WHAT YOU SHOULD DO:
Please set down the data again exactly, minus the pictures.
━━━━━ SUPPLIED ENTRIES ━━━━━
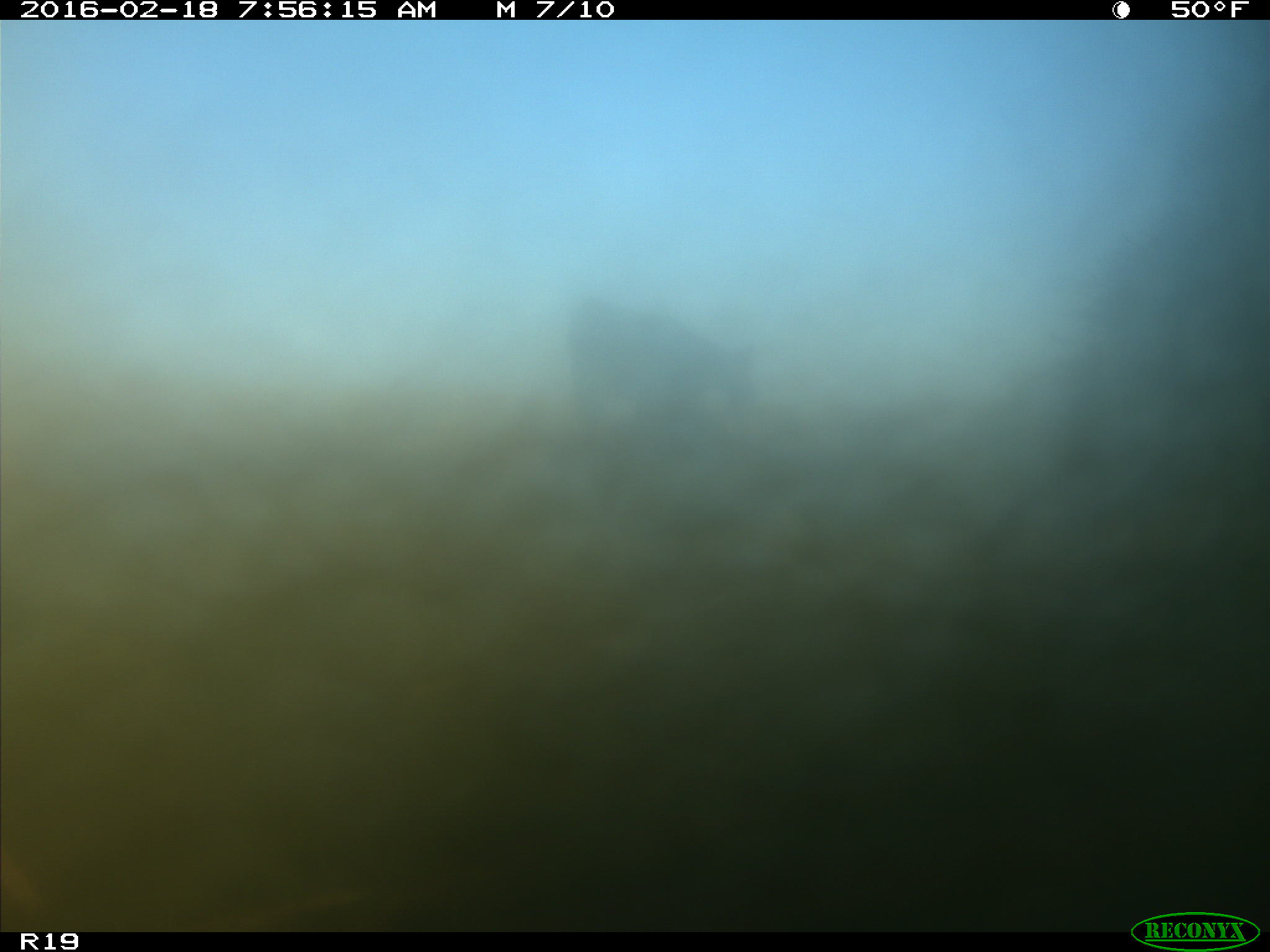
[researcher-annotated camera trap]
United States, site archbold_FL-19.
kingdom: Animalia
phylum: Chordata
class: Mammalia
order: Artiodactyla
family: Bovidae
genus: Bos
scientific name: Bos taurus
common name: domestic cow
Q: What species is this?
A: Bos taurus (domestic cow).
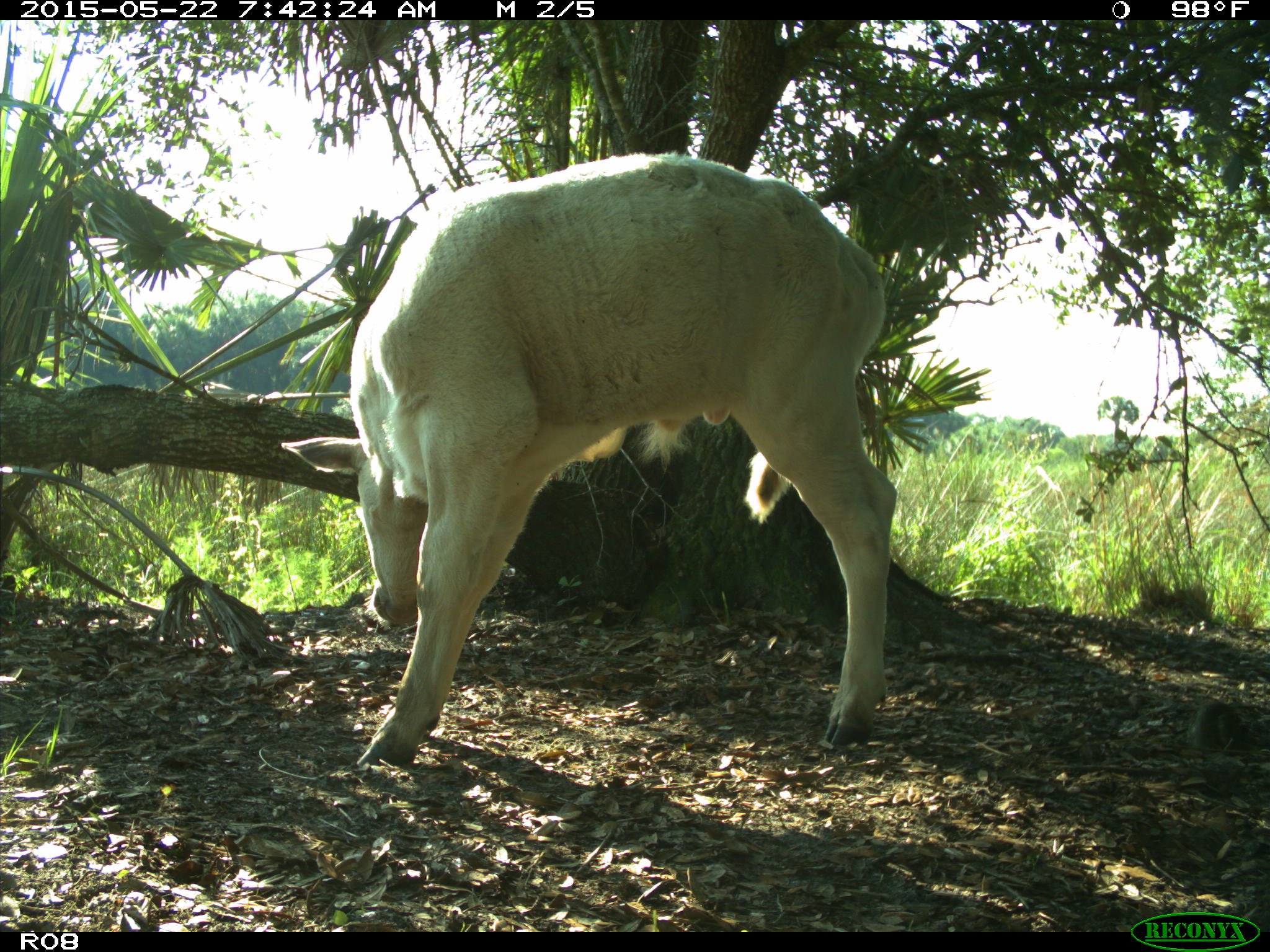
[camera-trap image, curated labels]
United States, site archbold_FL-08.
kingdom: Animalia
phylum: Chordata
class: Mammalia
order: Artiodactyla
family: Bovidae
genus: Bos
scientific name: Bos taurus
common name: domestic cow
━━━━━
WRITTEN RESPONSE:
[researcher-annotated camera trap]
United States, site archbold_FL-19.
kingdom: Animalia
phylum: Chordata
class: Mammalia
order: Artiodactyla
family: Bovidae
genus: Bos
scientific name: Bos taurus
common name: domestic cow
Q: What species is this?
A: Bos taurus (domestic cow).
[camera-trap image, curated labels]
United States, site archbold_FL-08.
kingdom: Animalia
phylum: Chordata
class: Mammalia
order: Artiodactyla
family: Bovidae
genus: Bos
scientific name: Bos taurus
common name: domestic cow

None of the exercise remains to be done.